[PATCH 05 of 10] chgserver: add a context manager to learn what to include for confighash

Wed Jul 6 10:14:59 EDT 2016

Excerpts from Yuya Nishihara's message of 2016-07-06 22:15:23 +0900:
> > I finally got your idea. It's a "blacklist" about what *not* to hash. I
> > object because it leads to unnecessary server processes. Given the fact
> > each process needs 100MB+ memory and probably does not share many pages in
> > the kernel (not forked from an Python ancestor), I'd treat process number
> > seriously.
> 
> What you say black is what I see white. Anyway, do you have many variants of
> configurations in production? Most of my repository's hgrc files only set
> "ui", "paths", and "email", so the not-to-hash list would work for me.
> 
> Also, I guess 100MB+ is the VIRT value. I think it is the size of the address
> space.

In production the config files are managed by Chef and can be complex, the
Chef code has a bunch of sections like:

   if node.in_alpha_tier?
     hgrc['newfeatrue1']['newsetting'] = somevalue
     ...
   elsif node.in_beta_tier?
     ...
   end

For repo hgrc, it has "%include /etc/mercurial/reporc/reponame.rc". This is
to store non-common configs. For example, some repos need hgsubversion and
some don't.

About whitelist vs blacklist, I think it's less important. I prefer the
current situation.

> > > Huh? Do they want to trust only [ui]debug ignoring --debug option?  
> > 
> > --debug is just a sugar setting the config item "ui.debug", which I think is
> > the source of truth:
> > 
> >     if options['verbose'] or options['debug'] or options['quiet']:
> >         for opt in ('verbose', 'debug', 'quiet'):
> >             val = str(bool(options[opt]))
> >             for ui_ in uis:
> >                 ui_.setconfig('ui', opt, val, '--' + opt)
> 
> Extensions are loaded before the ui options are set.

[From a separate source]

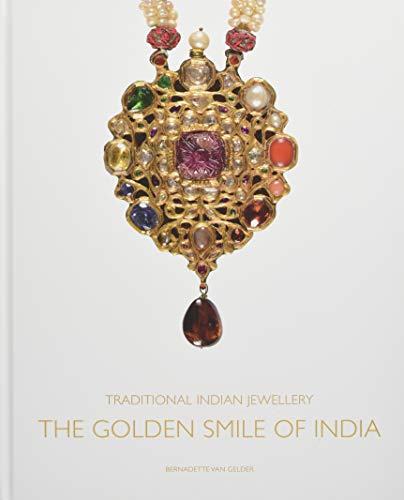 Traditional Indian Jewellery: The Golden Smile of India from ACC Art Books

You are right. ui.debugflag is set before extensions are loaded, which I
think is not ideal. I will make sure ui.config('ui', 'debug') is the source
of truth while doing the ui/config refactoring. But that's another topic.

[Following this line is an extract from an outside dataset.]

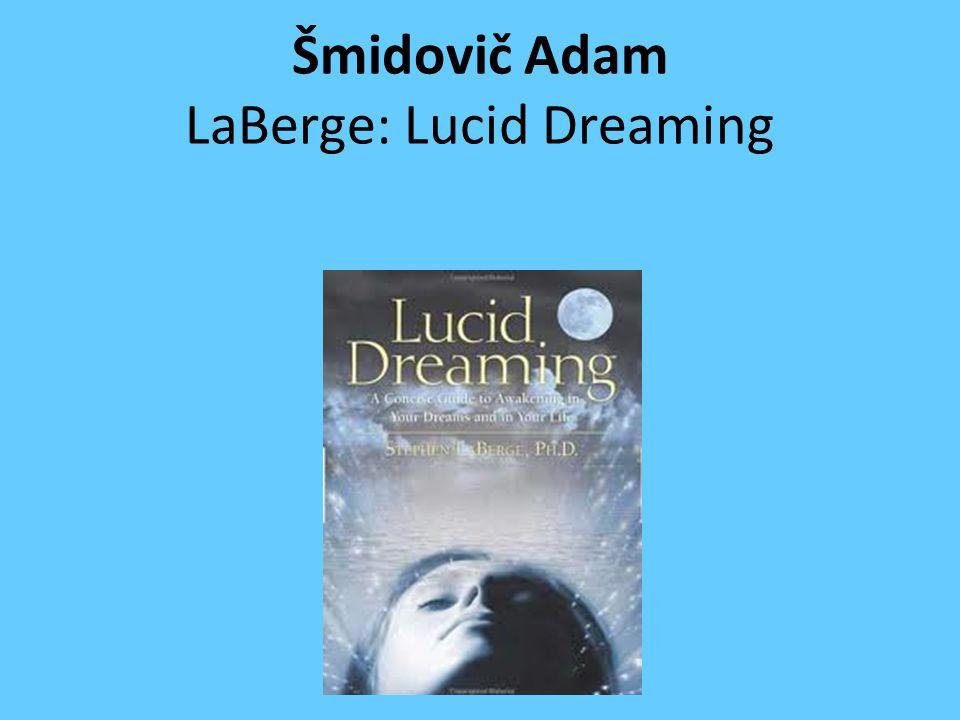 Šmidovič Adam LaBerge: Lucid Dreaming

> > I understand your worry. I admit I didn't think too carefully about this
> > approach (but now I'm clear). The issue is: if the servers disagree about
> > what to hash, they can generate different hashes. It's especially a problem
> > if one server changes its idea about what to hash.
> > 
> > I think we should freeze the list at chgserver startup to make sure a single
> > server has consistent view about what to hash all the time.
> > 
> > For multiple servers, the following (bad) situation may happen:
> > 
> >   1. server A tell client to redirect to hash1
> >   2. client does not find hash1, starts a new server
> >   3. the new server generates hash2, while there is already a server running
> >      at hash2, therefore the starting of the new server is a waste.
> > 
> > To solve it, it seems we have to store the "what to hash" information on
> > disk, which is more complicated than I thought.
> > 
> > Therefore, what I think the next steps are:
> > 
> >   1. Add new configs to chgserver deciding what to hash:
> >   
> >         [chgserver]
> >         confighash.sections = section1, section2
> >         confighash.items = section.item, section.item
> > 
> >     This would also serve as the "api" for other extensions to hash their
> >     configs as they just need to use setconfig.
> > 
> >     This is a one-time config, chgserver reads it during startup and forget
> >     about it afterwards.
> > 
> >   2. (Optionally) add the auto-learn logic. I probably won't actively
> >      work on this, but put it here as it's a possible step.
> > 
> > What do you think? 1 is pretty easy and straight-forward and solves a lot
> > of issues. I may want to follow up with the chg-compat checker test then.
> 
> I don't think (1) needs to be a config section, which may be updated by
> repository's hgrc. Instead, extensions can update the list by ui/extsetup()
>
>   chgserver = extensions.find('chgserver')
>   chgserver._configsections.add(...)
> 
> This will be simpler if chgserver gets out of hgext.

This is the old "API" discussion that makes extensions explicitly aware of
chg. The main downside I see is, once the API is introduced, it's hard to
remove. Besides, exposing this private variable would also cause trouble if
other extensions modify it in places other than ui/extsetup.

In general, I try to keep extensions "clean" without having code to
explicitly work with chg, thus the auto learn approach proposals.

Thinking about that, I reconsider the auto-learn approach, and it's likely
the cleanest we can get. Because we hash [extensions] already, it's hard
to have inconsistent hashes situation unless the extensions use
outside-world conditions to get config items.

Therefore I proabably want the auto-learn feature in, after the unwrap
series. What do you think?

> > > IIRC, config values set in uisetup() aren't copied back to the original ui
> > > and repo.ui, which is why I said generally wrong.  
> > 
> > That's not true :( Otherwise the "# stolen from
> > tortoisehg.util.copydynamicconfig()" hack will be unnecessary.
> 
> The hack should be necessary because config values are updated by reading
> .hg/hgrc.
> 
> Try "hg config foo.bar" with/without a repository to see if ui.setconfig()
> survives.
> 
>   def uisetup(ui):
>       ui.setconfig('foo', 'bar', 'baz')

I see. I will address all these ugliness with the ui/config refactoring.